How scary. In an era of an epidemic of hyper DE-flation, with massive deleveraging and massive bankruptcy & unemployment with insufficient aggregate demand to support normal profits in most non-monopoly non-Wall Street businesses, worrying about the risks of INflation ought to be top priority.

Personally, I spend most of my day securing against the looming risk of getting eaten by wild tigers.
--------------------
Central bank policies since inception (of the Fed) came with intentional assumption that moderate inflation is GOOD, so PRODUCERS like farmers and manufacturers have sufficient PROFITS to pay off loans @ harvest.

Producers had faced periodic crises of price collapse, bankruptcy, foreclosures, WIPED OUT.

Anti-inflation hype is historically by bankers & finance AGAINST industry & consumers, going back to conflict of Gold "hard money" vs Silver, WJ Bryan's Cross of Gold, meaning of Wizard of Oz.

If FISCAL spending, that is, creation of more BASE money, was massively boosted --- as *should* be done to compensate for $12 Trillion of credit-money and equity that vaporized @ 2007 Crash --- and that boost quickly led to a huge parallel takeoff of now idle labor and industry -- i.e. we assume normal response of "business" and "capitalism" to surge in demand -- do we now fear that SUCCESS causes hyper-inflation? So let's aim for failure?

§ **TASK LIST**
(1) Copy everything in the inflation comment from "How scary. In" down to "be top priority.".
(2) Keep writing the inflation comment, starting right after its final sentence.
The entries after the inflation comment come from a separate source.

§ **SUPPLIED RECORDS**

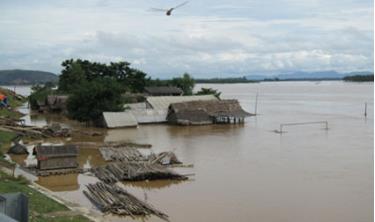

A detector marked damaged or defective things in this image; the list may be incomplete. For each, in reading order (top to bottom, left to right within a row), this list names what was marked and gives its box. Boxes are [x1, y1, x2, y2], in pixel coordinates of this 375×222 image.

damaged structure [167, 99, 253, 125]
damaged structure [35, 145, 79, 171]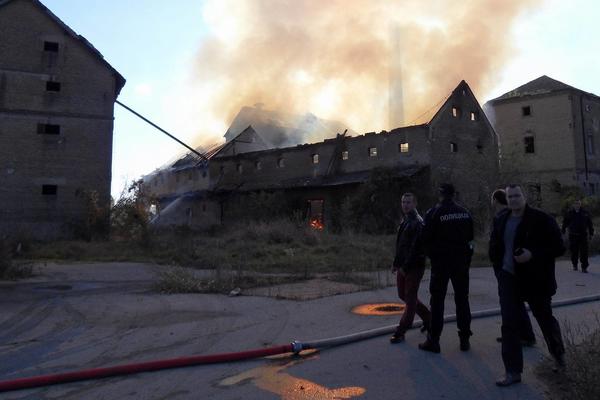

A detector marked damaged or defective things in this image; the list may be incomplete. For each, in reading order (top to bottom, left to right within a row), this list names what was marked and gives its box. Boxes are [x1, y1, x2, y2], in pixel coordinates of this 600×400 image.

damaged roof [0, 0, 125, 95]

§ **WRITTEN ANSWERS**
(1)
How scary. In an era of an epidemic of hyper DE-flation, with massive deleveraging and massive bankruptcy & unemployment with insufficient aggregate demand to support normal profits in most non-monopoly non-Wall Street businesses, worrying about the risks of INflation ought to be top priority.

(2)
--------------------
Our failures come from the 100% reliance on and mostly uselessness of core of Neo-classical econ. Everyone from Hayek to Krugman to Mankiw, the entire "mainstream" operating on fantasy of "principles" of Markets that make no sense on close examination. Krugman is just most leftward or reasonable actor within flawed paradigm.

Check out Steve Keen, Debunking Economics, debunking Bernanke & Krugman.

NC Theory also says its harmful to have rules against financl fraud, hence epidemic of fraud. (W. Black)
--------------------
Quantitative easing, explained by Mike Norman, is a huge policy of NOTHING.

QE is a SWAP of ONE form of US Govt debt --- bonds --- with another form of US Govt debt --- cash --- in the mix held by commercial banks. Operationally, this is moving account balances from "securities" accounts to "reserves", all on the Fed's computers.

QE SHOULD boost lending, but it CAN'T. Banks do not NEED reserve balances to create loans. It's pushing a string. QE does not increase base money - which we NEED.

QE did abso nothing to increase base money, NOR to increase bank lending of credit-money. Banks are able to create infinite loans for "credit-worthy" customers, with no relation to reserves balances, and DID during Bubble. Even that did not cause hyper-inflation, but inflated housing & ASSETS.

Swapping the mix of bank assets can't even cause re-inflation. It's a failure, from the Fed's perspective and aim, to rescue Wall Street's debt crisis via asset (housing) inflation.

dilbertgeg said...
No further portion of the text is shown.